Published online by Cambridge University Press: 13 April 2024
This chapter attempts to explain the drastic fall in income experienced by Saami reindeer herders in Northern Norway between 1976 and 2000, in spite of increasing government subsidies. Saami herders maintain a legal monopoly as suppliers of reindeer meat, a traditional luxury product in Norway.
Introduction
The Saami are one of more than 20 indigenous groups across the Northern Eurasian continent that have traditionally made reindeer herding one of the bases of their livelihood. As an ethnic group, they live throughout the Northern parts of Norway, Finland, Sweden and Russia, a territory known traditionally as Lapponia or Sápmi. Their exact number varies from source to source, depending among other things on national criteria used to determine ethnicity, but official sources place the total population of Saami in the area somewhere between 30,000 and 70,000, with about 2,000 Saami living in Russia. In Finland, Norway and Sweden “Saami parliaments” have created parallel indigenous political structures that function as advisory bodies to their respective national governments. Only a minority of the Saami practice reindeer herding, and conflicts of interest over land rights, access to natural resources and political rights often create tensions between the reindeer herders and other Saami groups. Reindeer herders are thus a minority within the Saami minority, and many herders have chosen neither to register in the Saami census nor take an active part in Saami political life.
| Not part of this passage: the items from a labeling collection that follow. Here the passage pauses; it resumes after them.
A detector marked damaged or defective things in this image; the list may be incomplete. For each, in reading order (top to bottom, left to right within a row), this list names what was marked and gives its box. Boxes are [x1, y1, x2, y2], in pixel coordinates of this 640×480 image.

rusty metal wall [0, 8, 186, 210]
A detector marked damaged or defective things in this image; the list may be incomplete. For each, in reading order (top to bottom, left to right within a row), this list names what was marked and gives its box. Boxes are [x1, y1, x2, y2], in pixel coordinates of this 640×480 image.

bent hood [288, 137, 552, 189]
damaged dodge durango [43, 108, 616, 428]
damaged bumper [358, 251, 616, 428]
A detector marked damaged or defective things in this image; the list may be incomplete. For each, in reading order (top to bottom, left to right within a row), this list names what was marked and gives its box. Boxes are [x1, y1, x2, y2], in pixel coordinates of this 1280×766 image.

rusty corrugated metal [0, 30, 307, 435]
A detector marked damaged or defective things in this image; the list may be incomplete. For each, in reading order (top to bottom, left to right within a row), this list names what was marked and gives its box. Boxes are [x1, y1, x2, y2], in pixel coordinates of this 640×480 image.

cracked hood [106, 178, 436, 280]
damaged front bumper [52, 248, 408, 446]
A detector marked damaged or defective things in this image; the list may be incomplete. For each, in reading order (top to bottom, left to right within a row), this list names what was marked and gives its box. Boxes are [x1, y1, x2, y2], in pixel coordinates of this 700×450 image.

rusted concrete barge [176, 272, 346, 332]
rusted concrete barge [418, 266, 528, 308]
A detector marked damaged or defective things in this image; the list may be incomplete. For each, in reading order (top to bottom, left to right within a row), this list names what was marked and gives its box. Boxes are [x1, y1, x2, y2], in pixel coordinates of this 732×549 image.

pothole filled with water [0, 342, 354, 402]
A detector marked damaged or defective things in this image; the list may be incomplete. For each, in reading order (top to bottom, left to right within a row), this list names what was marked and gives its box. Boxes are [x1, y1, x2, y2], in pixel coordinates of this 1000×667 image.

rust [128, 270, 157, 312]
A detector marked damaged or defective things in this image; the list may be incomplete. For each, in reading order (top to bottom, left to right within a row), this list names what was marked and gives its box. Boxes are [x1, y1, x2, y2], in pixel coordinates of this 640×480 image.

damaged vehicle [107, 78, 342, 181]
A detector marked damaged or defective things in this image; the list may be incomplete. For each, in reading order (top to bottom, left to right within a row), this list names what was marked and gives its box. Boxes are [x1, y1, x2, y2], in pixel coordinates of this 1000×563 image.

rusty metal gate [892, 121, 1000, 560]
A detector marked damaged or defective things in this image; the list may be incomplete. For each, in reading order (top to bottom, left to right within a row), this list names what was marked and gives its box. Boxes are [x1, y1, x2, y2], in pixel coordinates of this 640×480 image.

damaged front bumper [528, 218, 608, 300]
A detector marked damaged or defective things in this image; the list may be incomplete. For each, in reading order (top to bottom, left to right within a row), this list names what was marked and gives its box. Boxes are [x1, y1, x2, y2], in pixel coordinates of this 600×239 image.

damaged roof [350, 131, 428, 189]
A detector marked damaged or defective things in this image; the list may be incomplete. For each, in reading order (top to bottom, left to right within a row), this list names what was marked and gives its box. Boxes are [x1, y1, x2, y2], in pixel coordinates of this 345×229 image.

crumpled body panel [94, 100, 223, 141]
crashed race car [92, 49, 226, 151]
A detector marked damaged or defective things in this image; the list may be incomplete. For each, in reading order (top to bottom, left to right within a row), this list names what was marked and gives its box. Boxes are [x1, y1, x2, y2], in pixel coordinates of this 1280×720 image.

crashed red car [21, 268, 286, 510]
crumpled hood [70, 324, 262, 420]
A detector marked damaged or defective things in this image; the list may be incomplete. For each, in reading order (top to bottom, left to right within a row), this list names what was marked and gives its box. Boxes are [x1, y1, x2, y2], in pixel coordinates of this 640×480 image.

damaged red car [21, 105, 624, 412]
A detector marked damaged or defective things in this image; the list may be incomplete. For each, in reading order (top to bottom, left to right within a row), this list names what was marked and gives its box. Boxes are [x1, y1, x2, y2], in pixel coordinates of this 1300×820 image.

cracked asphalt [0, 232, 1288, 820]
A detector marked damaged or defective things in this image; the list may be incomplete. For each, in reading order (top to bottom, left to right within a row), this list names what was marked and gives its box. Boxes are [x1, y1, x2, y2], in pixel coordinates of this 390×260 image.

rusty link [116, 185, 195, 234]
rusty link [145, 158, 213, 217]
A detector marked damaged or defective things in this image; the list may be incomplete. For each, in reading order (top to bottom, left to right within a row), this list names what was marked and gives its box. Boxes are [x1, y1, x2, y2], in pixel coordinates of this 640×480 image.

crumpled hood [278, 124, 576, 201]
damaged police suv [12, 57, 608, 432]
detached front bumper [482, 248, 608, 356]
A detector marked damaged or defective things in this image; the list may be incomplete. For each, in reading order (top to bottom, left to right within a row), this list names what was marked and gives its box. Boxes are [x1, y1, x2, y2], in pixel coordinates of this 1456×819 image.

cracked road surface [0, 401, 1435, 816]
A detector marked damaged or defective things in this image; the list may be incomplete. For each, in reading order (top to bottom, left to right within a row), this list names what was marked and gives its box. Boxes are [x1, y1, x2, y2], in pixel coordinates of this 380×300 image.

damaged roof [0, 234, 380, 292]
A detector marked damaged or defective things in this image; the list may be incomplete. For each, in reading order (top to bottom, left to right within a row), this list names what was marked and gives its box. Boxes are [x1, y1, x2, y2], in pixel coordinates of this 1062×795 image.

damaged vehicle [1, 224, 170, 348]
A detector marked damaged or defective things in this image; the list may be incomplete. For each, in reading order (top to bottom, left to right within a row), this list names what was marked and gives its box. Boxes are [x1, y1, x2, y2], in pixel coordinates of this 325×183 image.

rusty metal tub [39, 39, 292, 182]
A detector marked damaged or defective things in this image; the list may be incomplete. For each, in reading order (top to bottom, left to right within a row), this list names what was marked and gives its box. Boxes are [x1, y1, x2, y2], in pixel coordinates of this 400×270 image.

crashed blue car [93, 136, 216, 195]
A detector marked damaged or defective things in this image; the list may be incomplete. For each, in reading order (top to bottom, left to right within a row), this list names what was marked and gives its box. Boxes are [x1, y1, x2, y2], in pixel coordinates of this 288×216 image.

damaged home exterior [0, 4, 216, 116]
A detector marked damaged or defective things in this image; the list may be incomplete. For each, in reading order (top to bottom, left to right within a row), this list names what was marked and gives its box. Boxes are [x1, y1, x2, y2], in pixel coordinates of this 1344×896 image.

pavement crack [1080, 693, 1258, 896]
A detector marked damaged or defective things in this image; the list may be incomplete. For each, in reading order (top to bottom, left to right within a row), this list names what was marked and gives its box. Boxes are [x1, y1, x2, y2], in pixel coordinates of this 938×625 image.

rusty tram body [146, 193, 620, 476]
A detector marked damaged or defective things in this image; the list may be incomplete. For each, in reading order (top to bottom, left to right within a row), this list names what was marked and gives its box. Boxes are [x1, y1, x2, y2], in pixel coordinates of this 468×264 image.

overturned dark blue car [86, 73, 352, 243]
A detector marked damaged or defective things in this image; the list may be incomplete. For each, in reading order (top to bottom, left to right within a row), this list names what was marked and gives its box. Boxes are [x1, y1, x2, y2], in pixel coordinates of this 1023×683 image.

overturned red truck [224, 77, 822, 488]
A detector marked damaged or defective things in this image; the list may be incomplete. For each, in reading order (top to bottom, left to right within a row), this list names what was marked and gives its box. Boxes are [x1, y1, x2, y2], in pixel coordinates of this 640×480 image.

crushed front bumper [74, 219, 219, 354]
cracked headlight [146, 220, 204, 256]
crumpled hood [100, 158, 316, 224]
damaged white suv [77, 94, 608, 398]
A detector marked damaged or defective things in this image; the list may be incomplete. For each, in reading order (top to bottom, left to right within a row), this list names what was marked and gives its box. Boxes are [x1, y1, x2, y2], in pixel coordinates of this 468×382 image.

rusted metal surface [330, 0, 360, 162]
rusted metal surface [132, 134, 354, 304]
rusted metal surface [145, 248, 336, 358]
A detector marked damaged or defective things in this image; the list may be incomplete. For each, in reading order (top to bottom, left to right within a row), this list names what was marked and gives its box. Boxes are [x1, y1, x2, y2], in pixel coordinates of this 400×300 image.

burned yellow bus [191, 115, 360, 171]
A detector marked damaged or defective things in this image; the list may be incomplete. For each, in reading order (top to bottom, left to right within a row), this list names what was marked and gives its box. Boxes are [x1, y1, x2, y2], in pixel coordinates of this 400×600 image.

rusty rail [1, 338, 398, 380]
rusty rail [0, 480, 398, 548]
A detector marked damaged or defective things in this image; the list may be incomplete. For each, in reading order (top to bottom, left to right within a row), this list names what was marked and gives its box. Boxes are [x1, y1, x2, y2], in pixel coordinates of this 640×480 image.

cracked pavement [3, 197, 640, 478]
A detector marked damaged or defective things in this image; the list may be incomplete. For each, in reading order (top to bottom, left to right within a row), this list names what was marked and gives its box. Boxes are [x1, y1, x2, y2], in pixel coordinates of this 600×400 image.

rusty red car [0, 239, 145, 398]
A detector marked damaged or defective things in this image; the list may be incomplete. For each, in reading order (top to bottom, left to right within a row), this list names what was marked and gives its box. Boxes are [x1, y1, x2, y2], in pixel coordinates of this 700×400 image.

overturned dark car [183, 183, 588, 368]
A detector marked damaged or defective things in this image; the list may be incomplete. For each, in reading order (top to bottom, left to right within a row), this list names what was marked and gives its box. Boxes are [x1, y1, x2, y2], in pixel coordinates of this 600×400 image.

The purpose of this chapter is to outline the economics and the structural conditions for entrepreneurship of indigenous Saami reindeer herding in Norway today, as well as the historical and political forces that have shaped the present situation. Saami reindeer herders possess a legal monopoly on the production of reindeer meat, traditionally considered a culinary luxury in Norway. As monopoly providers of a highly priced commodity, the Saami reindeer herders have a unique economic position among the indigenous peoples of the Arctic. Nevertheless, despite this monopoly position, at the end of the millennium the reindeer herding communities of Northern Norway found themselves in a devastating economic crisis and had to be saved through emergency subsidies by the Norwegian government.